### Problems and tasks
1. From the Gold Coast tourism article, set down the part that opens with the words containing "But GCT chairman" and closes with "peak tourism body.".
2. Turn the Gold Coast tourism article's paragraph beginning "Priority markets of China and New Zealand" into a short list that keeps its main facts.
3. List every person named in the Gold Coast tourism article, each with the role the article gives.

### Text shown
+ + + +

Gold Coast Tourism (GCT) has laid plans to double tourism revenue to the city by 2020, but apart from attracting more visitors, the challenge it faces is to have them stay longer and spend more money.

And while international tourist numbers have strengthened over the past year, the Gold Coast is up against some solid domestic competition with Melbourne seen as one of the unlikely markets taking business away from the Coast.

But GCT chairman Paul Donovan agrees with demographer Bernard Salt who recently pronounced the Gold Coast is on the cusp of the next phase of success and says GCT is ready to capitalise on it. 

"In my eighth year as chairman of Gold Coast Tourism, without a doubt today I have never been more positive about the future of our industry - the sector underpins the local economy to the tune of $4.8 billion, it supports 8700 local tourism businesses and employs over 35,000 full-time employees," says Donovan, speaking at a tourism industry update hosted by GCT, the city's peak tourism body.

"It is the single biggest driver in the economy that we are fortunate to live in. Obviously we have to widen the scope and get more into education and medical, but at the moment we need to make sure that the main driving engine keeps pushing our destination."

According to the latest tourism survey, the Gold Coast achieved $1.02 billion in direct tourist spending from international markets in 2014.

Tourism Research Australia's International Visitor Survey shows the Gold Coast increased international visitation by 7 per cent to 847,000 for the year ending December 2014 - set against a state-wide increase of 5.5 per cent for the same period.

The Gold Coast also saw its international visitors staying longer, with visitor nights growing more than 9 percent to 771,000 - the highest reported increase within Queensland for 2014.

Priority markets of China and New Zealand continued to provide the bulk of the city's growth with China increasing 8.2 per cent to 202,000 visitors, and New Zealand increasing 7.8 per cent to 193,000 visitors.

While there was strong growth in international tourists, the total numbers were impacted by a decline of Australia and domestic travel.

"I am not trying to dodge the issue here - unfortunately this was offset by weaker domestic results and we will be addressing this with a matter of urgency in the coming financial year," says Gold Coast Tourism CEO Martin Winter (pictured right).

"Domestic tourism is by far the most important part of our business. We get more than 3.5 million domestic visitors every year and we have to make sure we keep it up and keep our eye on the ball to make sure this continues to grow.

"Victoria, which is driven by this enduring love affair that Australians seem to have with Melbourne, once again dominated performance and we are considering very carefully about what the drivers are for the Gold Coast."

+ + + +

### Information provided

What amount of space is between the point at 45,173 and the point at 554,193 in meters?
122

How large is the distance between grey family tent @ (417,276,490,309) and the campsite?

+ + + +

### Completed exercise
1.
But GCT chairman Paul Donovan agrees with demographer Bernard Salt who recently pronounced the Gold Coast is on the cusp of the next phase of success and says GCT is ready to capitalise on it. 

"In my eighth year as chairman of Gold Coast Tourism, without a doubt today I have never been more positive about the future of our industry - the sector underpins the local economy to the tune of $4.8 billion, it supports 8700 local tourism businesses and employs over 35,000 full-time employees," says Donovan, speaking at a tourism industry update hosted by GCT, the city's peak tourism body.

2.
- China and New Zealand, the priority markets, provided most of the city's growth.
- China rose 8.2 per cent to 202,000 visitors.
- New Zealand rose 7.8 per cent to 193,000 visitors.

3.
- Paul Donovan: chairman of Gold Coast Tourism
- Bernard Salt: demographer
- Martin Winter: CEO of Gold Coast Tourism